DATASET CONTENT:
● ● ● ●

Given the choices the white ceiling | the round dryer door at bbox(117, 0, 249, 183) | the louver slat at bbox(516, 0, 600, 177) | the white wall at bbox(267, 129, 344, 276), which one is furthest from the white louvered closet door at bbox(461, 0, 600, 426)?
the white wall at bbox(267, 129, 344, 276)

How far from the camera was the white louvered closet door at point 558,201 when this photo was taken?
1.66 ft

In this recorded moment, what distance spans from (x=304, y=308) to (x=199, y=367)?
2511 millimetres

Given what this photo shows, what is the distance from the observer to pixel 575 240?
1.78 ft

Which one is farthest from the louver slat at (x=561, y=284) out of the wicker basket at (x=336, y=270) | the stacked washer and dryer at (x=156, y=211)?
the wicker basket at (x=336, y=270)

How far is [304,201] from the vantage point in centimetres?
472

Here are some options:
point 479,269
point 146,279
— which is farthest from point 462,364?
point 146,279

● ● ● ●

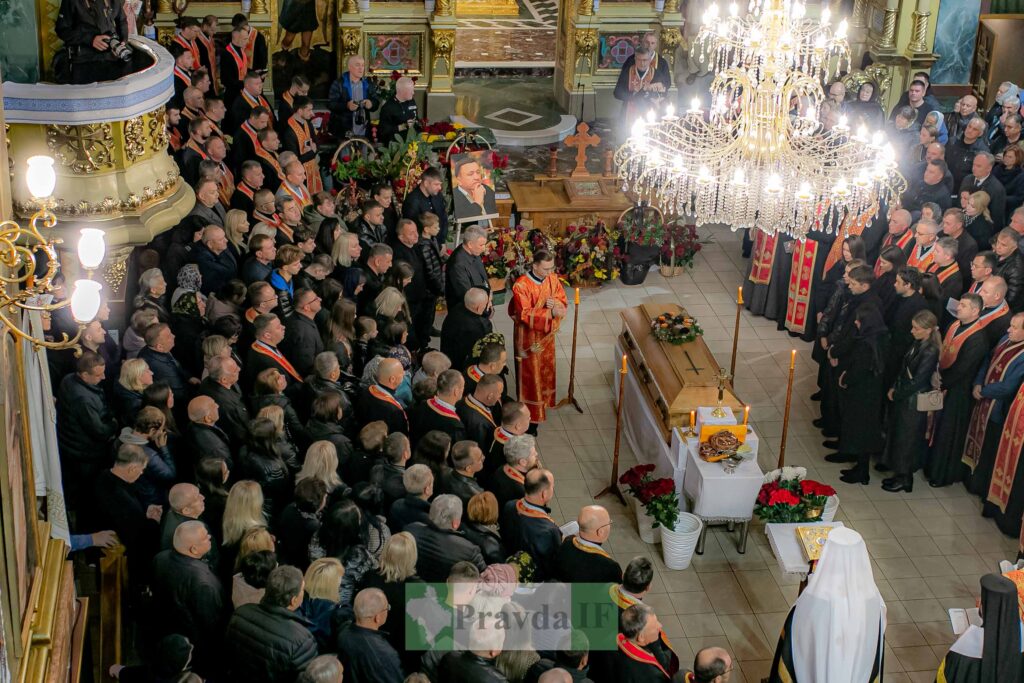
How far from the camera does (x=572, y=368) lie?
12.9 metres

● ● ● ●

PROBLEM DETAILS: Collect every line in the records above that contains the word "dryer", and copy each of those lines in full.

OUTPUT FOR THIS EXERCISE:
Given the choices the white ceiling | the round dryer door at bbox(117, 0, 249, 183) | the louver slat at bbox(516, 0, 600, 177) | the white wall at bbox(267, 129, 344, 276), which one is furthest from the white louvered closet door at bbox(461, 0, 600, 426)?
Which one is farthest from the louver slat at (x=561, y=284) out of the wicker basket at (x=336, y=270) | the stacked washer and dryer at (x=156, y=211)?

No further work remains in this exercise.